Cancellation. When a new question arrives, we abort the in-flight call. Stale answers must not leak onto the screen.

Two-tier inference (planned). The fastest known move is to fire a Groq Llama 3.3 draft on the first high-confidence STT partial — speculative execution before the question finishes. Then Claude Sonnet 4.6 streams the refined answer underneath, with a CSS opacity transition. The user sees a useful skeleton in <100ms and a polished version by ~400ms.

Stage 4: stealth via OS API

This is the part that earns the most "is this even legal" questions, and the answer is: yes, fully, because we're using the same documented OS APIs that 1Password uses to hide passwords from screen recording.

macOS: NSWindow.sharingType = .none. Documented since 10.13. Excludes the window from CGWindowListCopyWindowInfo and from AVCaptureScreenInput. Zoom, Teams, Meet, and Webex all use one of those APIs to capture the screen, so our window is invisible to all of them.

Windows: SetWindowDisplayAffinity(hWnd, WDA_EXCLUDEFROMCAPTURE). Documented since Windows 10 build 2004 (May 2020). Excludes the window from BitBlt and DXGI Desktop Duplication.

In Electron, both are exposed via BrowserWindow.setContentProtection(true). One line.

These are not exploits. They are documented APIs that Apple and Microsoft ship intentionally for legitimate use cases — DRM playback, password managers, financial apps. They will keep working because turning them off would break a longer list of approved use cases than it would block.

The ethics question

If you've made it this far you're probably wondering whether this is "cheating." Honest answer: it depends on what you tell the interviewer. Live AI assistance in interviews where the company hasn't explicitly forbidden it is a gray area as of 2026. Many companies (including FAANG) have not updated their interview policies to explicitly prohibit it. Many candidates use it; many recruiters know they do.

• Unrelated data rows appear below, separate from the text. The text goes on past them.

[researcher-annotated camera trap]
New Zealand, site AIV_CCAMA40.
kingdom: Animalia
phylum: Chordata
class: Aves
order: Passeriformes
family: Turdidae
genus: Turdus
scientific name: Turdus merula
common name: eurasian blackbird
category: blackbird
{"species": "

The product itself is morally neutral, like a calculator or a search engine. The use case is on the user. We support sales calls, client meetings, internal reviews, language assistance, and interviews where it's permitted. We don't market it as a "cheat." We don't think you should call it that either.

Where this is going

Three things are coming. First, on-device whisper.cpp partials at 60ms, which we're currently shipping for Apple Silicon and porting to ARM Windows. Second, the two-tier Groq+Claude inference for sub-100ms first-token. Third, a public latency leaderboard with opt-in real-user telemetry — published numbers vs every competitor, updated daily.

If you've built or want to build something in this space, the bar is now public. The implementation references are all here. The hard part isn't any single layer — it's gluing the four together such that they don't fight each other.